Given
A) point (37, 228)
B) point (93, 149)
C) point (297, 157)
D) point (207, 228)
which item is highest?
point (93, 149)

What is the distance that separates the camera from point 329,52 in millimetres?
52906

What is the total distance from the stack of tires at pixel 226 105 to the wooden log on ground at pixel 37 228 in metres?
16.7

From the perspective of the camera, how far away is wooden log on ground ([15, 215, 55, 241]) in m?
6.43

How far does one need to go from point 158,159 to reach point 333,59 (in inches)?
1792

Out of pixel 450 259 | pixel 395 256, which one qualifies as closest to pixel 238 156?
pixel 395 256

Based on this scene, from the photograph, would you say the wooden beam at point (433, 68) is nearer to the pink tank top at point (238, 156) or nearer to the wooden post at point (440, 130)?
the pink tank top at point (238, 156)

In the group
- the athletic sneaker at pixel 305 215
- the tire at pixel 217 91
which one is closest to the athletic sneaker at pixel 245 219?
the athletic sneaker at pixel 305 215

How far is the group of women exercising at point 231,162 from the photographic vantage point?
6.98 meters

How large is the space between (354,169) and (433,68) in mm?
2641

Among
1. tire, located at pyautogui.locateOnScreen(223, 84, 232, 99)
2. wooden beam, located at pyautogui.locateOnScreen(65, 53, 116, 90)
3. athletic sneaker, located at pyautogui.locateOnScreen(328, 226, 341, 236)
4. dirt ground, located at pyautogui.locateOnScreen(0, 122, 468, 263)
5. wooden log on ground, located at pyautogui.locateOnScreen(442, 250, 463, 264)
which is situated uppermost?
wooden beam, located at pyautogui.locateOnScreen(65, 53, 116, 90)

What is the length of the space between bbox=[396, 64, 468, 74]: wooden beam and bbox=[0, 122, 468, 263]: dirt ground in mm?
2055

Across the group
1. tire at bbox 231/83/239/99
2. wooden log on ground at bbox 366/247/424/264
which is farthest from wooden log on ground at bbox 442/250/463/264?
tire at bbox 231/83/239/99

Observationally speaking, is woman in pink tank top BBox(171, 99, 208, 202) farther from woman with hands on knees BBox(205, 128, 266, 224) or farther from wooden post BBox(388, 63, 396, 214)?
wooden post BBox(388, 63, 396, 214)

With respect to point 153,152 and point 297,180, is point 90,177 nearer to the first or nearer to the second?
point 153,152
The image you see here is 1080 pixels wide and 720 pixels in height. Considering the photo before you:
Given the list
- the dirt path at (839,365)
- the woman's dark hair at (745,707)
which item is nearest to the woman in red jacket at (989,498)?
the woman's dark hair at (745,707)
···
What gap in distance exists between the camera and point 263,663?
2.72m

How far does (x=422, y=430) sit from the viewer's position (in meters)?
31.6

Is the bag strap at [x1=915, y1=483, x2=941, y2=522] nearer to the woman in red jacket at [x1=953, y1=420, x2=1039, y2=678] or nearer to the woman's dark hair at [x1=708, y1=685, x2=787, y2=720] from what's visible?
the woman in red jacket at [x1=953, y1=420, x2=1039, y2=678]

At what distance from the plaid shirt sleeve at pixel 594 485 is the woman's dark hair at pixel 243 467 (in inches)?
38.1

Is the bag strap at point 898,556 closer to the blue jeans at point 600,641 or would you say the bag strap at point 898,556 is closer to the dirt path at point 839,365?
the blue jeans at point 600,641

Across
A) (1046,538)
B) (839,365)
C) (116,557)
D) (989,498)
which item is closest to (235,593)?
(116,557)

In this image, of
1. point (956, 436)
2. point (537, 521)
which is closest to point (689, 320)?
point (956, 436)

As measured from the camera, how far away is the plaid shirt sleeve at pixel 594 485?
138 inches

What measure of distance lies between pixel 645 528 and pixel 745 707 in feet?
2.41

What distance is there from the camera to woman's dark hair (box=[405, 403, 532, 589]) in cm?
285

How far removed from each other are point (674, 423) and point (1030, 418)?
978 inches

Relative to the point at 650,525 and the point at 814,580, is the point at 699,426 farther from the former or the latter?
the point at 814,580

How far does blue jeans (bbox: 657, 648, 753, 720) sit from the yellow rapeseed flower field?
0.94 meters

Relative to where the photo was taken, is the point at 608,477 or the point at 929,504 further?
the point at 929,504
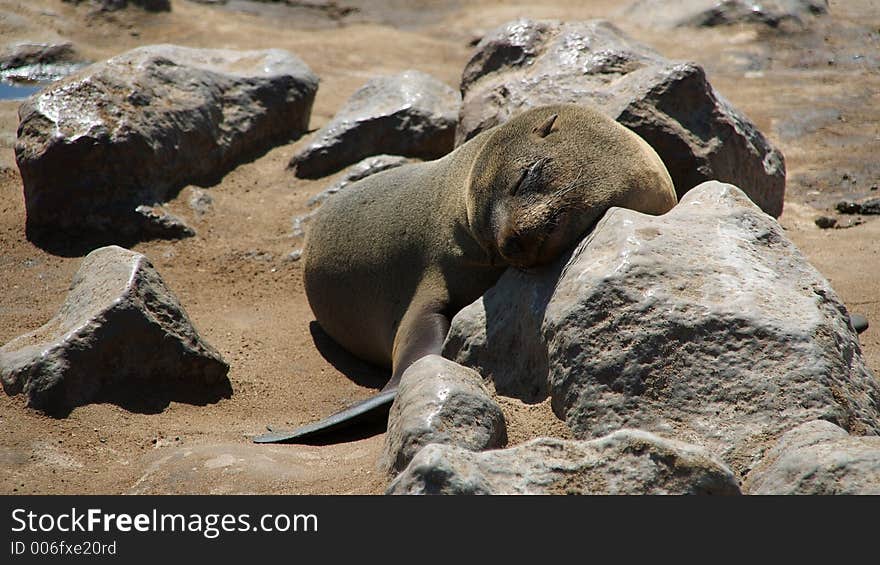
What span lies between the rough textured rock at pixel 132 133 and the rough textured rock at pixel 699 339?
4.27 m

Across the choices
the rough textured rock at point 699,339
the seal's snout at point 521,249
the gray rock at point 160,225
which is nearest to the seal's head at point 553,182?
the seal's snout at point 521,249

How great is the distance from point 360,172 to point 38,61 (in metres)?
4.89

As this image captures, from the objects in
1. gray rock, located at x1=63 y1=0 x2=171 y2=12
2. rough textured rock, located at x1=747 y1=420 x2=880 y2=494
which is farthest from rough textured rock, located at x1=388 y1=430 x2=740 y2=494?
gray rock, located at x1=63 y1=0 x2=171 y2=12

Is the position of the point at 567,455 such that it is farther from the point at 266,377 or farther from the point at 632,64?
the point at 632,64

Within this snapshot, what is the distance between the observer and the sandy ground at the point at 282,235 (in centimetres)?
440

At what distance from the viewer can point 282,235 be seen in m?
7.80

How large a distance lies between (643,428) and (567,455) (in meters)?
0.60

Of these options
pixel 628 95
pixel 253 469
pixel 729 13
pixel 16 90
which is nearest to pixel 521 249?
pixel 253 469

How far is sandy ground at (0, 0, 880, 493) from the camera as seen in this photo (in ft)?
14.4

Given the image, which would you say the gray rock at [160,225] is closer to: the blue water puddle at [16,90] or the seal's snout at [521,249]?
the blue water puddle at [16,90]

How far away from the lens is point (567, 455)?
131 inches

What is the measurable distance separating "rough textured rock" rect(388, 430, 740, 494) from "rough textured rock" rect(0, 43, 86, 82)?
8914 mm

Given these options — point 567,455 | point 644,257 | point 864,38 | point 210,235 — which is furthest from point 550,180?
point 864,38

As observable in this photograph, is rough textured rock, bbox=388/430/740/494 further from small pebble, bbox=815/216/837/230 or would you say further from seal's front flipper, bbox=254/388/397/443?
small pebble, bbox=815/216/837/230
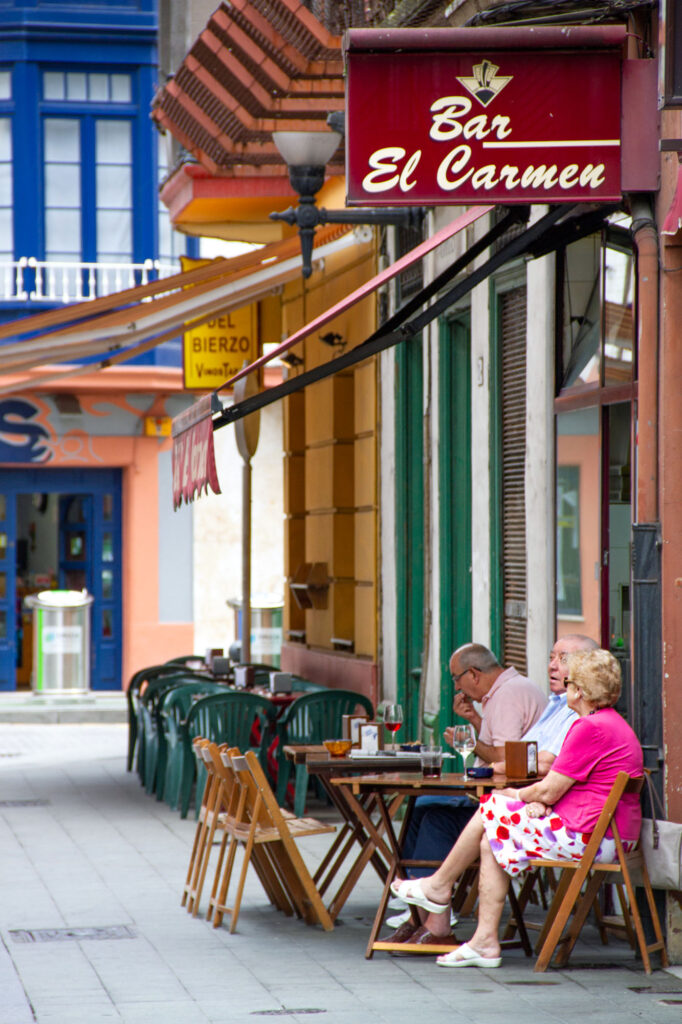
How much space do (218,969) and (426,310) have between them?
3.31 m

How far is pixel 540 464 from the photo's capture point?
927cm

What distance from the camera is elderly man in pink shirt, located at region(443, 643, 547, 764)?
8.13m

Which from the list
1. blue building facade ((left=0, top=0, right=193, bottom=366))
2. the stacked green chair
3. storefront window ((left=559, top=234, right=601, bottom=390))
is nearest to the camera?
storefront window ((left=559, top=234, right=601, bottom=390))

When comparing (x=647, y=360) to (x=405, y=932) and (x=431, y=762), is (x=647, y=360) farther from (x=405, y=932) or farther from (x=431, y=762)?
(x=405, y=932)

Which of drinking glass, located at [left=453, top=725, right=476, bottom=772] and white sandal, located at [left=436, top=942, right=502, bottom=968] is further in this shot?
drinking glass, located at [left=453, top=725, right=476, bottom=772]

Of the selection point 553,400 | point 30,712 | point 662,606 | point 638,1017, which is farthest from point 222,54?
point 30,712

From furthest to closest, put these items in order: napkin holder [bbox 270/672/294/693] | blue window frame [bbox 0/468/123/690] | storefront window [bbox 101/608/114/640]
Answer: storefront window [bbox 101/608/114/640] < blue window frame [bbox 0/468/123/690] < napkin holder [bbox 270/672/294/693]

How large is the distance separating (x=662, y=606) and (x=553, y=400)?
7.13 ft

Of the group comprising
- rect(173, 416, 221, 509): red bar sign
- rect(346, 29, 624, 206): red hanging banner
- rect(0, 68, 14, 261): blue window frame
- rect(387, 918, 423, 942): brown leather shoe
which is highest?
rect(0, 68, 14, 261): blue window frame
···
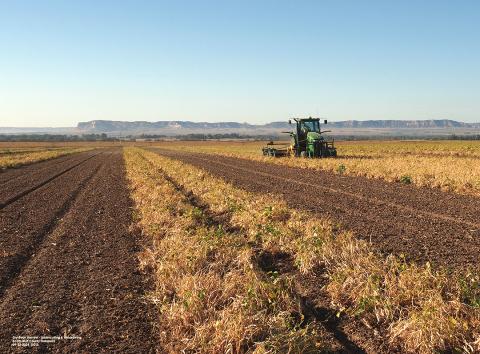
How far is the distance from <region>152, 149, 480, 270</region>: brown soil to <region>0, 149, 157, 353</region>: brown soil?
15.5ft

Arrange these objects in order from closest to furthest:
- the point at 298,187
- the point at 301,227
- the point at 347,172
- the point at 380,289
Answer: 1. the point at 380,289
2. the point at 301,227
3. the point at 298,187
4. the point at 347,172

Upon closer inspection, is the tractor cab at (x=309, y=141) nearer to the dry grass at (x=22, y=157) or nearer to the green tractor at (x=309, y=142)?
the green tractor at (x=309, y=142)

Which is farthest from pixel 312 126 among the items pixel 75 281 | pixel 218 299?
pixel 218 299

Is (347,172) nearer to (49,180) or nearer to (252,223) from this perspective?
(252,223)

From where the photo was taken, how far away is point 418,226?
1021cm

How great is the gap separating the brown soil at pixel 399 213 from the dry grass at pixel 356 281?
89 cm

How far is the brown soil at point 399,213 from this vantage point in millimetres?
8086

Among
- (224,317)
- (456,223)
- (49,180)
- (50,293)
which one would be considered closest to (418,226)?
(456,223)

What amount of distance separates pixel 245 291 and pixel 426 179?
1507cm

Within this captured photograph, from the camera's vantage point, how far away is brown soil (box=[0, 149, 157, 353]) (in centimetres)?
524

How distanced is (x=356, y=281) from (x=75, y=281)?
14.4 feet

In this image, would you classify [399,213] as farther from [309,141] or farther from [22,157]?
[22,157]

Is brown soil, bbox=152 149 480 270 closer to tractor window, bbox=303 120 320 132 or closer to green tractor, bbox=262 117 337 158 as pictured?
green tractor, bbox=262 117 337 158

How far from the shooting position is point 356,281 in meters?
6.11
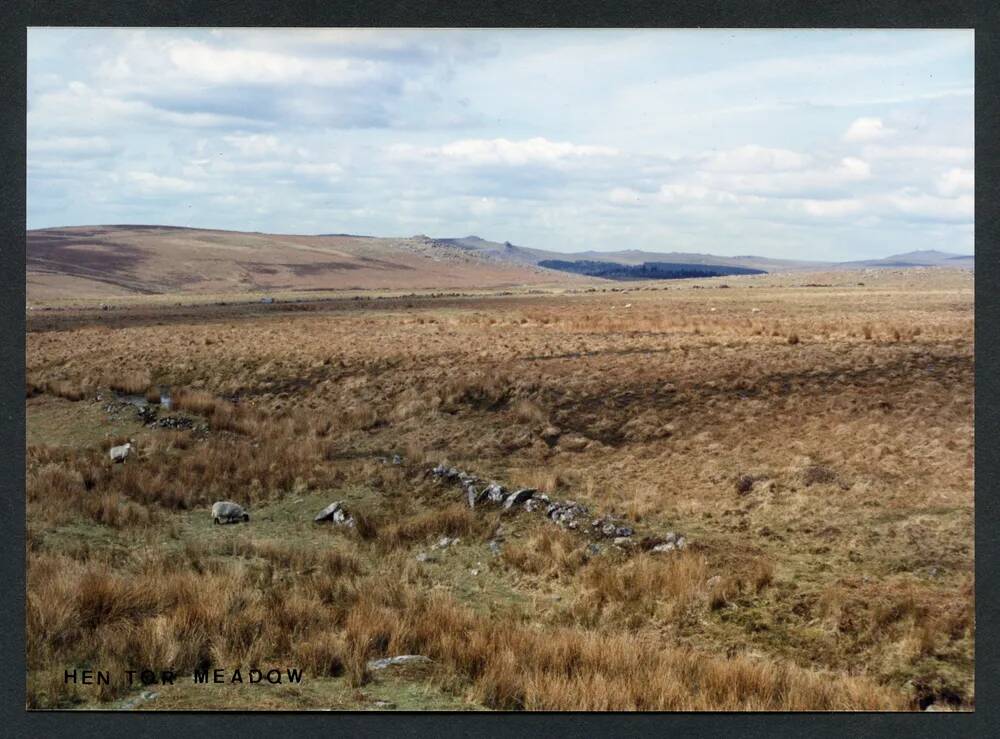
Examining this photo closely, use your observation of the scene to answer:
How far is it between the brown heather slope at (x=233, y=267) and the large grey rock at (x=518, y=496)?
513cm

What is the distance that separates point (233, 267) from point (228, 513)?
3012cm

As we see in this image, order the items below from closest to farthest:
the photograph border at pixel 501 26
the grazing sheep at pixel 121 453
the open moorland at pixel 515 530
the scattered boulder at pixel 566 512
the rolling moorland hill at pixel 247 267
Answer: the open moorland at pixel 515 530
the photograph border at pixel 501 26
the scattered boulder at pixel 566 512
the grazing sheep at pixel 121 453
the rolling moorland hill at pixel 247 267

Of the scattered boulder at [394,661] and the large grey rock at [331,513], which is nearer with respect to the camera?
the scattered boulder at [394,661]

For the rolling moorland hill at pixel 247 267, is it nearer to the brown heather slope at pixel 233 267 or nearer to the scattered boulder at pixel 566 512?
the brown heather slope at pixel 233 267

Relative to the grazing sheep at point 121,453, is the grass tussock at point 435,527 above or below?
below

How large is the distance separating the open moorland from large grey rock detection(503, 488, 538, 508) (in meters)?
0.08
···
INSTRUCTIONS FOR THE TASK: Please count the lines in the data above that contain the string "nearer", treating uppercase and lowercase as different. Reply with the number alone.

EXERCISE RESULT: 7